For many victims of domestic violence, leaving the relationship does not end the abuse perpetrated by their partners. The risk of abuse to the non-abusing parent and children during separation and after divorce often continues or increases; in some cases, abusers may kill their partners and children during this escalating period of violence. After separation, children are often exposed, directly or indirectly, to violence, threats, intimidation, manipulation, and coercive controls, which can profoundly compromise their emotional stability and psychological well-being.
Supervised Visitation Program
The Safe Havens: Supervised Visitation and Safe Exchange Grant Program (Supervised Visitation Program) funds the supervised visitation and safe exchanges of children—by and between parents—in situations involving domestic violence, sexual assault, dating violence, child abuse, or stalking.
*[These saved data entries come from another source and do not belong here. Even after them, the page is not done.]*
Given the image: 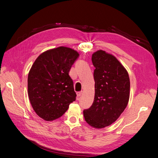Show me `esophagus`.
I'll return each instance as SVG.
<instances>
[{"label": "esophagus", "instance_id": "obj_1", "mask_svg": "<svg viewBox=\"0 0 158 158\" xmlns=\"http://www.w3.org/2000/svg\"><path fill=\"white\" fill-rule=\"evenodd\" d=\"M76 94H77L78 97H80L81 95L82 94V91H81V92H78L77 93H76Z\"/></svg>", "mask_w": 158, "mask_h": 158}]
</instances>
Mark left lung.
<instances>
[{
  "mask_svg": "<svg viewBox=\"0 0 158 158\" xmlns=\"http://www.w3.org/2000/svg\"><path fill=\"white\" fill-rule=\"evenodd\" d=\"M95 68L93 104L84 110L85 121L94 128H103L116 121L127 106L130 79L125 68L115 56L103 50L92 57Z\"/></svg>",
  "mask_w": 158,
  "mask_h": 158,
  "instance_id": "8db88e82",
  "label": "left lung"
}]
</instances>
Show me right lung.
<instances>
[{
  "instance_id": "1",
  "label": "right lung",
  "mask_w": 158,
  "mask_h": 158,
  "mask_svg": "<svg viewBox=\"0 0 158 158\" xmlns=\"http://www.w3.org/2000/svg\"><path fill=\"white\" fill-rule=\"evenodd\" d=\"M78 52L59 47L41 53L28 74L27 92L31 106L45 121H53L76 100L73 81L69 74Z\"/></svg>"
}]
</instances>
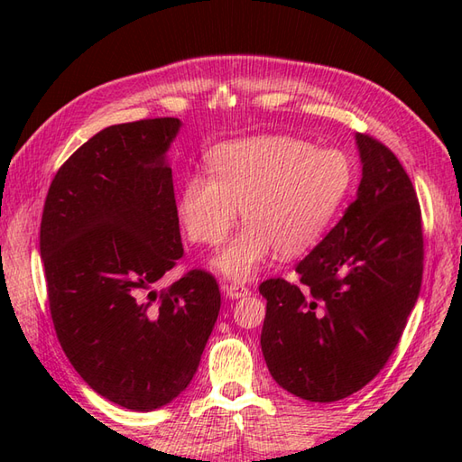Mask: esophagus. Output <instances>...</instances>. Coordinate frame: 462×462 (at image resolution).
Segmentation results:
<instances>
[{
  "mask_svg": "<svg viewBox=\"0 0 462 462\" xmlns=\"http://www.w3.org/2000/svg\"><path fill=\"white\" fill-rule=\"evenodd\" d=\"M224 291H226V296L232 298V300L244 298V296H248V293H250V290L244 286V283H224Z\"/></svg>",
  "mask_w": 462,
  "mask_h": 462,
  "instance_id": "esophagus-1",
  "label": "esophagus"
}]
</instances>
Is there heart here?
<instances>
[{
  "mask_svg": "<svg viewBox=\"0 0 462 462\" xmlns=\"http://www.w3.org/2000/svg\"><path fill=\"white\" fill-rule=\"evenodd\" d=\"M210 174H189L176 212L189 238L218 246L240 218L246 224L214 266L234 280L256 276L273 250L282 258L306 252L328 228L351 189L346 152L316 149L293 136H260L218 146Z\"/></svg>",
  "mask_w": 462,
  "mask_h": 462,
  "instance_id": "obj_1",
  "label": "heart"
}]
</instances>
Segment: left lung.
Listing matches in <instances>:
<instances>
[{
    "instance_id": "obj_1",
    "label": "left lung",
    "mask_w": 462,
    "mask_h": 462,
    "mask_svg": "<svg viewBox=\"0 0 462 462\" xmlns=\"http://www.w3.org/2000/svg\"><path fill=\"white\" fill-rule=\"evenodd\" d=\"M357 196L303 258L300 283L270 278L262 353L280 387L316 403L377 375L403 336L423 280V226L409 174L385 144L356 134Z\"/></svg>"
}]
</instances>
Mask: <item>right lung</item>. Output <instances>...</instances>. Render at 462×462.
I'll use <instances>...</instances> for the list:
<instances>
[{
	"label": "right lung",
	"instance_id": "add662e5",
	"mask_svg": "<svg viewBox=\"0 0 462 462\" xmlns=\"http://www.w3.org/2000/svg\"><path fill=\"white\" fill-rule=\"evenodd\" d=\"M174 116L106 126L49 186L39 250L57 339L87 385L113 403L154 411L189 387L220 311L214 276L182 258L172 169Z\"/></svg>",
	"mask_w": 462,
	"mask_h": 462
}]
</instances>
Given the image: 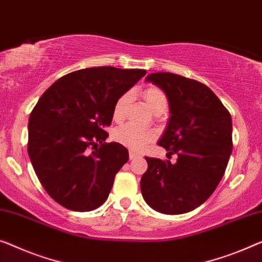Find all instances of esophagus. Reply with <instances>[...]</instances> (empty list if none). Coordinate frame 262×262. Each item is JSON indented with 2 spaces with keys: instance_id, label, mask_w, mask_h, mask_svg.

The goals of the program are to ensure the safety of adult victims and their children during supervised visits and exchanges; protect children from the trauma of witnessing domestic or dating violence; and reduce the risk of further abuse, injury, or abduction of the children during supervised visits and monitored exchanges.
The 2013 reauthorization of V A W A replaced the Supervised Visitation Program, along with the Courts Program, with a new comprehensive grant program: the Grants to Support Families in the Justice System Program (Justice for Families or JFF Program). The Justice for Families Program improves civil and criminal justice system response to families with histories of domestic violence, sexual assault, dating violence, stalking, and cases involving allegations of child sexual abuse. The last Supervised Visitation Program grants were awarded in FY 2014.